The President’s Working Group on Financial Markets was formed months before the UST algorithmic stabilitycoin project collapsed. published a reportOutlining the regulatory framework for stablecoins. It divides the stablecoin ecosystem into two camps, trading stablecoins or payment stablecoins.

Stablecoins today are used to facilitate the trade of other digital assets. This report outlines best practices for stabilization of stablecoins in order to make them more popular as payment methods.

Hsu said that the report was co-authored by the Office of the Comptroller of the Currency.

This is an old story and prudential regulation is the best way to tackle it. It is because of this that I believe some of these options, such as those for regulatory approaches more reminiscent of banks, are good places to start.

Pham says that the key question regulators and legislators need to answer is whether stablecoins (including subsets of algorithmic unstablecoins) are actually derivatives.

People should start to see these very unique crypto tokens more like lottery tickets. You might get lucky and make a lot of money if you purchase a lottery ticket.

Caroline Pham

CFTC commissioner

A derivative can be described as a financial instrument that lets people trade the fluctuations in the price of an underlying assets. The underlying asset can be almost anything, including commodities such as gold or — according to the way the SEC is currently thinking — a cryptocurrency such as bitcoin.

Pham says that while the SEC regulates securities and everything else, it is likely that the CFTC has some regulatory control over anything not considered a security.

Pham stated that while we have regulation for derivatives based upon commodities, we have specific areas where we regulate spot markets.

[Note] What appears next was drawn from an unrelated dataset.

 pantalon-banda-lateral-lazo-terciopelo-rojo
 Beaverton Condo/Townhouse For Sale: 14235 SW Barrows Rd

“The last time we had … something blow up like this in the financial crisis — risky, opaque, complex financial products — Congress came up with a solution for that, and that was with Dodd-Frank,” continued Pham, referring to the Wall Street Reform and Consumer Protection Act, passed in 2010 in response to the Great Recession. It included tighter regulations for derivatives as well as new restrictions on trading by FDIC-insured institutions.  

Pham stated that some trading stablecoins can be considered derivatives. The dealer must manage any risk involved with the custom basket swap.

Congress makes the calls

SEC Commissioner Peirce said that Congress is ultimately responsible for deciding how crypto regulation should proceed. The top Wall Street regulator already uses the authority it holds, but Congress should restructure enforcement.

Lummis is partnering with Senator Kirsten Gilbrand, D.N.Y. to clarify this division of regulatory labour in a proposed bill.

Lummis stated to CNBC that they are putting it over the existing regulatory framework for assets (CFTC, SEC). We’re working to ensure that taxation on capital gains is not normal income. After having dealt with some accounting processes and some definitions we are now looking into consumer privacy and protection.

Also, the bill discusses stablecoin regulations. Lummis states that the bill allows for the creation of digital assets, and that it requires them to be either FDIC-insured (or more than 90% backed by tangible assets).

Booker claims that there’s a Senate group with “good people on both sides” who are coming together to partner and get things done.

Booker stated, “I want to see the right regulation.” Booker stated, “I do not believe the SEC has the authority to regulate this large industry.” Evidently, bitcoin and ethereum, the major cryptocurrencies, have a more commodity-like nature.

Pham warns that investors in crypto must be cautious until Congress passes a bill.

Pham stated that if people began to see some of the really innovative crypto tokens like lottery tickets, they might be able to strike it rich quickly and make a lot of money.

She said, “I believe what I am concerned about is that, without proper customer protections and right disclosures, people are purchasing some crypto tokens believing that they will strike it rich.”